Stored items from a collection
★ ★ ★
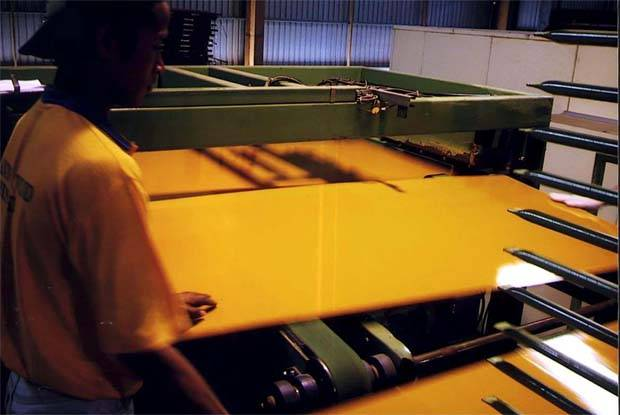 A worker conducting quality control tests at a coated plywood line plant in Sibu.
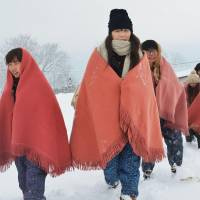 Snow-bound: Clad in traditional Japanese snow wear, Asian exchange students take part in a 'jifubuki' (drifting snow) tour Saturday in Goshogawara, Aomori Prefecture. | KYODO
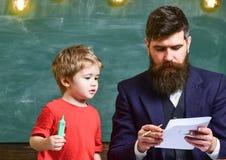 Παιδί και δάσκαλος στην πολυάσχολη ζωγραφική προσώπου, σχεδιασμός Ο δάσκαλος με τη γενειάδα, πατέρας διδάσκει λίγο γιο για να σύρ στοκ εικόνα με δικαίωμα ελεύθερης χρήσης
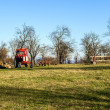 Tractor on farm meadow — Stock Photo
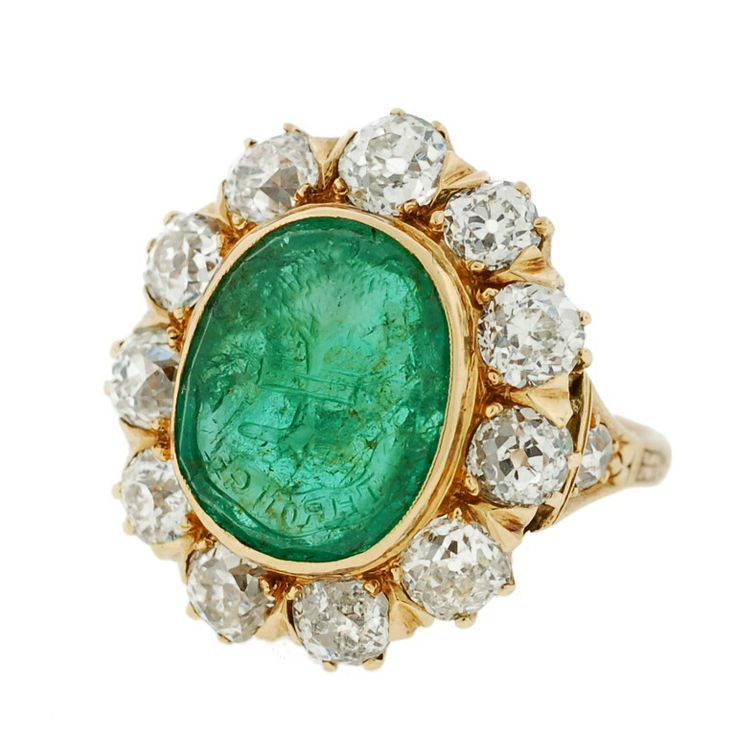emerald with an intaglio carved into the center the image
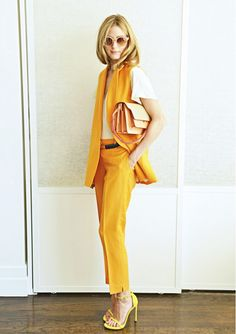 Olivia Palermo wears an orange matching suit set from Zara with a white t-shirt, yellow Stuart Weitzman heels, and a blush pink bag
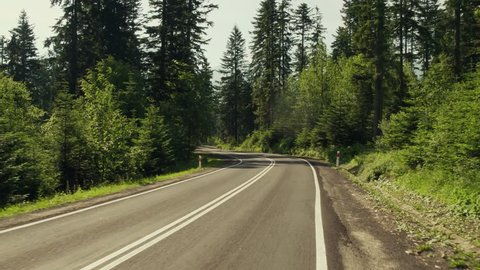 Car road bend in mountainuos forest and speed limit sign. 4K gimbal stabilized travelling shot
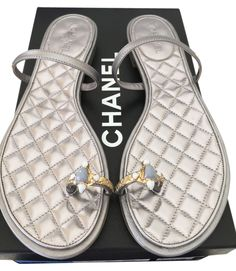 8560ee324491f Chanel  850 2015 Cc Logo Jeweled Toe Ring Quilted Flat 38 Silver Sandals.  Get the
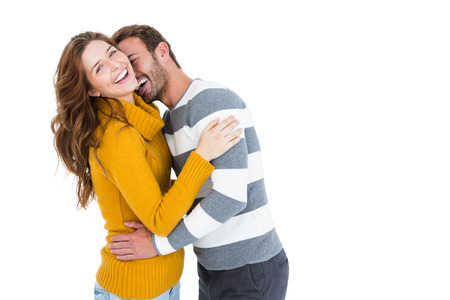 each other: Happy young couple cuddling each other on white background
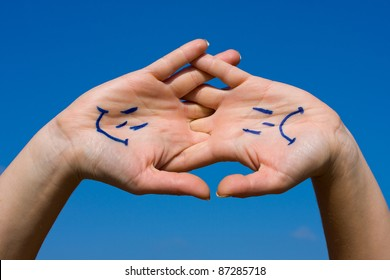 Linked hands with smiles and sadness pattern against the blue sky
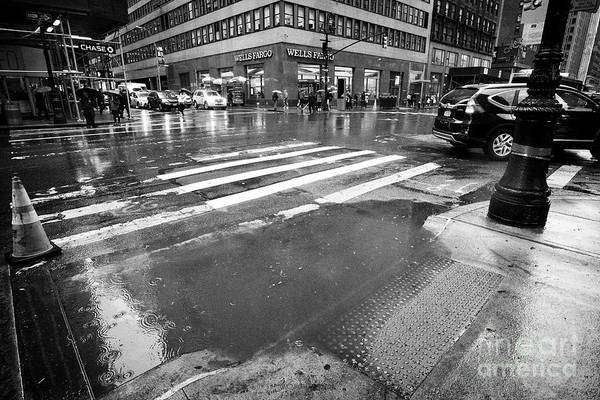 Storm Drain Photograph - rainwater starting to flood on streets New York City USA by Joe Fox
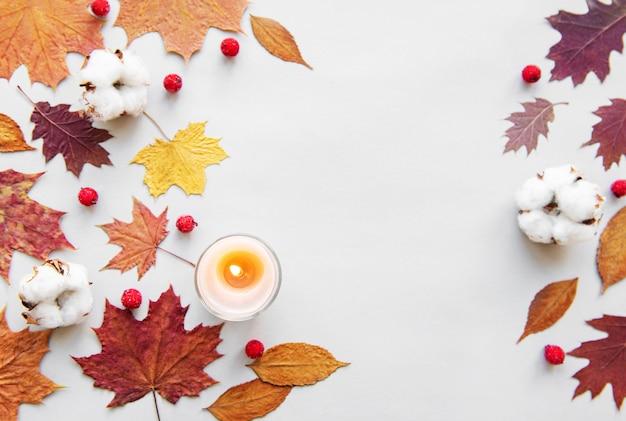 秋の葉と白い背景の上のろうそくの組成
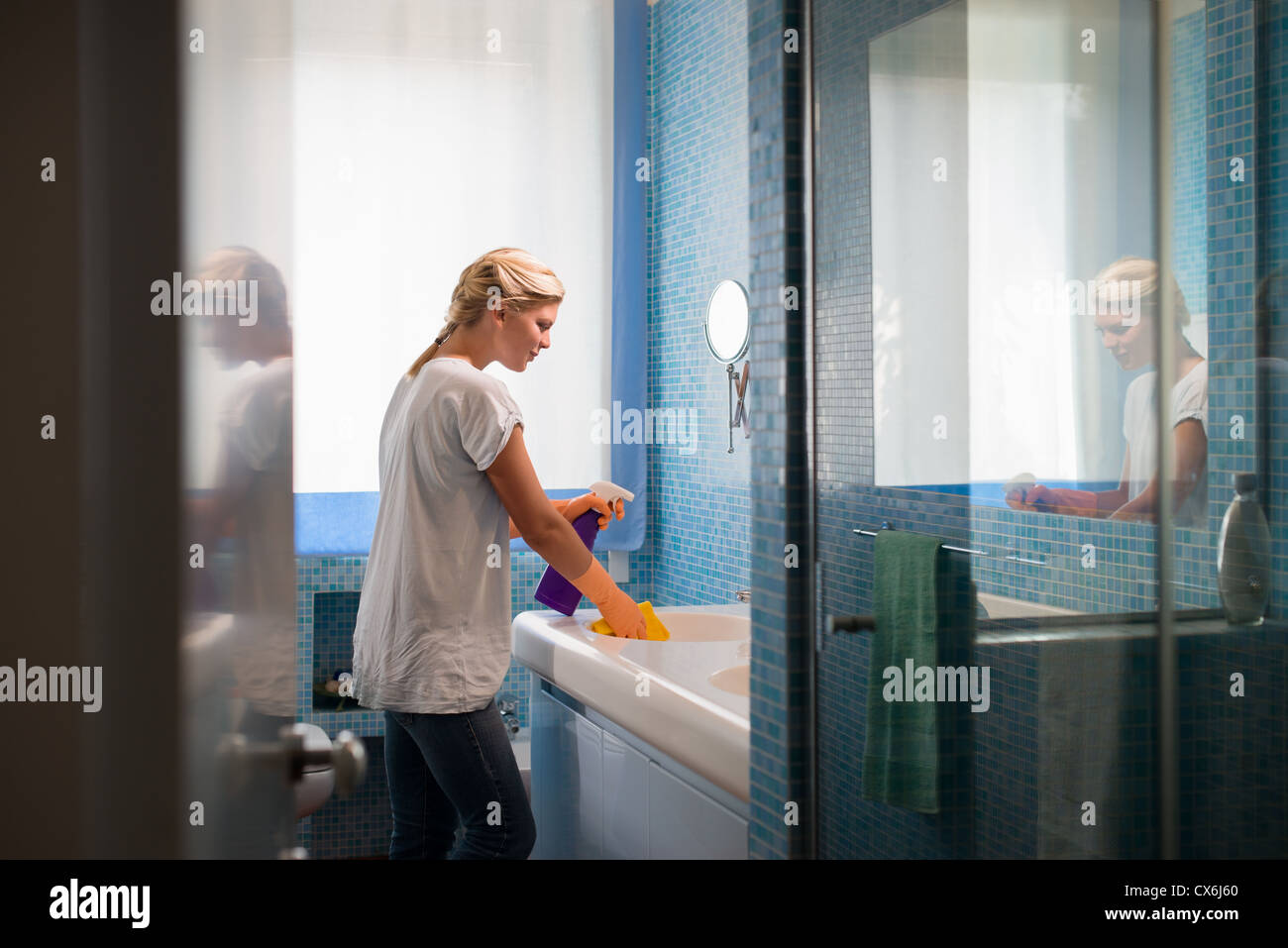 Housework and domestic lifestyle: woman doing chores in bathroom at home, cleaning wash basin and tap with spray - Stock Image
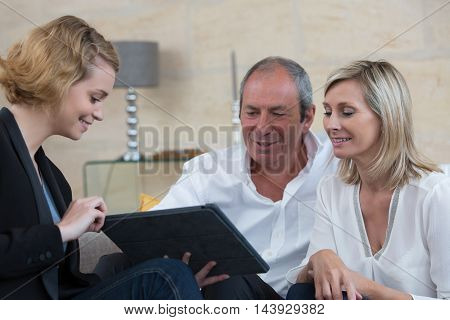 senior couple signing financial contract at home
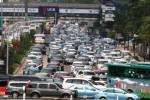 Adu Wacana Sandiaga vs Ahok Soal Solusi Kemacetan Jakarta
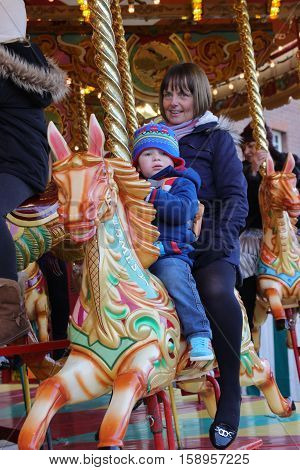 26TH NOVEMBER 2016, PORTSMOUTH DOCKYARD,ENGLAND;A mother with her young child riding on an old vintage retro carousel at the yearly Victorian Christmas festival in Portsmouth dockyard, England, 26th November 2016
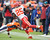 Kansas City Chiefs running back Jamaal Charles (25) is tied up by Denver Broncos free safety Rahim Moore (26) as the Denver Broncos took on the Kansas City Chiefs at Sports Authority Field at Mile High in Denver, Colorado on December 30, 2012. Tim Rasmussen, The Denver Post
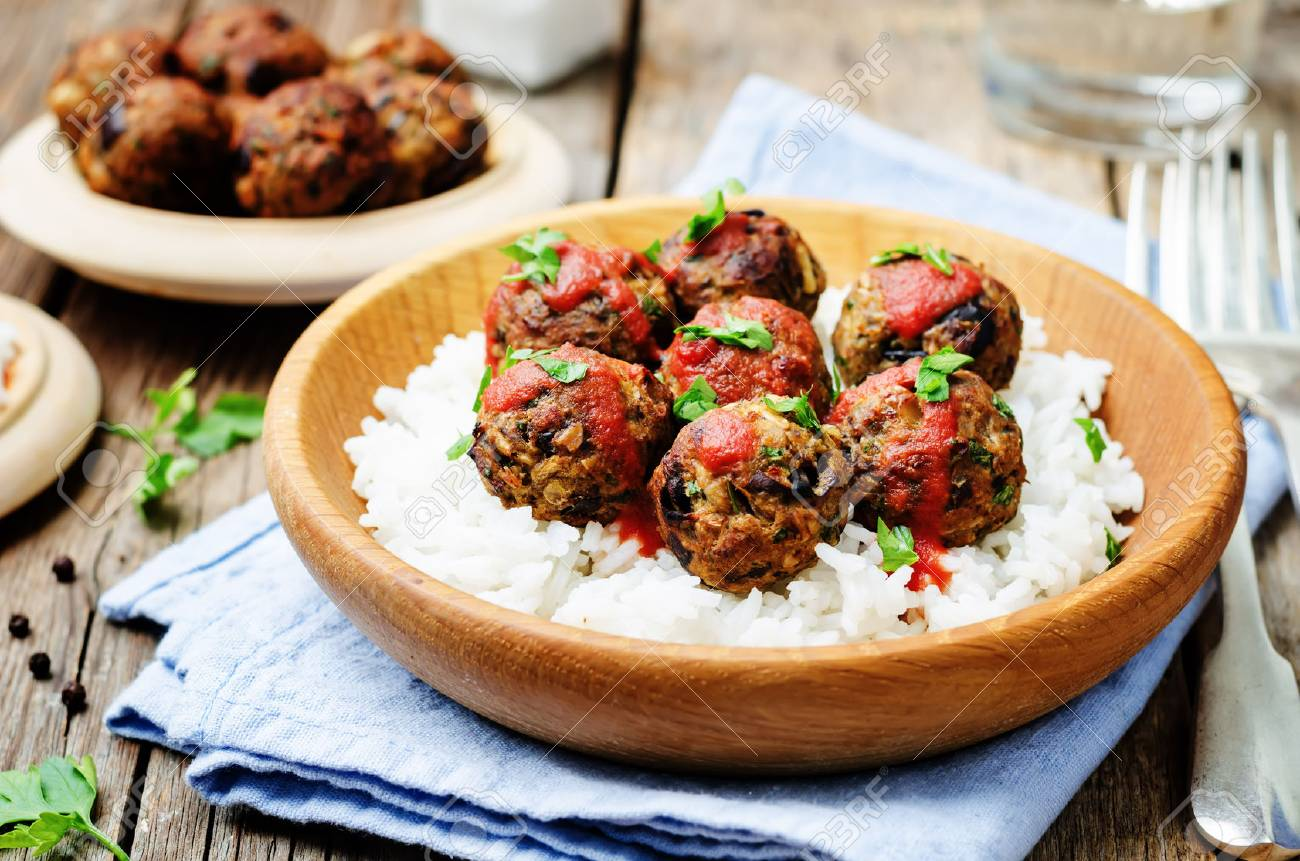 Eggplant white beans vegan meatballs with tomato sauce and rice. toning. selective focus - 55671226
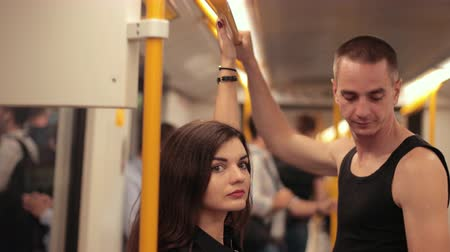 utas : transportation. two young people riding the subway, brunette girl with long hair and tall guy in black t-shirt holding on to the handrails, traffic, close-up, slow motion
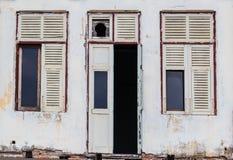 Costruzione bianca abbandonata della facciata con la porta e le finestre di legno rovinate Fotografia Stock Libera da Diritti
★ ★ ★
● **Directions for this task**
Skipping every picture, reproduce the records word for word.

● **Answer to this task**
 A worker conducting quality control tests at a coated plywood line plant in Sibu.
 Snow-bound: Clad in traditional Japanese snow wear, Asian exchange students take part in a 'jifubuki' (drifting snow) tour Saturday in Goshogawara, Aomori Prefecture. | KYODO
 Παιδί και δάσκαλος στην πολυάσχολη ζωγραφική προσώπου, σχεδιασμός Ο δάσκαλος με τη γενειάδα, πατέρας διδάσκει λίγο γιο για να σύρ στοκ εικόνα με δικαίωμα ελεύθερης χρήσης
 Tractor on farm meadow — Stock Photo
emerald with an intaglio carved into the center the image
 Olivia Palermo wears an orange matching suit set from Zara with a white t-shirt, yellow Stuart Weitzman heels, and a blush pink bag
 Car road bend in mountainuos forest and speed limit sign. 4K gimbal stabilized travelling shot
 8560ee324491f Chanel  850 2015 Cc Logo Jeweled Toe Ring Quilted Flat 38 Silver Sandals.  Get the
 each other: Happy young couple cuddling each other on white background
 Linked hands with smiles and sadness pattern against the blue sky
 Storm Drain Photograph - rainwater starting to flood on streets New York City USA by Joe Fox
 秋の葉と白い背景の上のろうそくの組成
 Housework and domestic lifestyle: woman doing chores in bathroom at home, cleaning wash basin and tap with spray - Stock Image
 senior couple signing financial contract at home
 Adu Wacana Sandiaga vs Ahok Soal Solusi Kemacetan Jakarta
 26TH NOVEMBER 2016, PORTSMOUTH DOCKYARD,ENGLAND;A mother with her young child riding on an old vintage retro carousel at the yearly Victorian Christmas festival in Portsmouth dockyard, England, 26th November 2016
 Kansas City Chiefs running back Jamaal Charles (25) is tied up by Denver Broncos free safety Rahim Moore (26) as the Denver Broncos took on the Kansas City Chiefs at Sports Authority Field at Mile High in Denver, Colorado on December 30, 2012. Tim Rasmussen, The Denver Post
 Eggplant white beans vegan meatballs with tomato sauce and rice. toning. selective focus - 55671226
 utas : transportation. two young people riding the subway, brunette girl with long hair and tall guy in black t-shirt holding on to the handrails, traffic, close-up, slow motion
 Costruzione bianca abbandonata della facciata con la porta e le finestre di legno rovinate Fotografia Stock Libera da Diritti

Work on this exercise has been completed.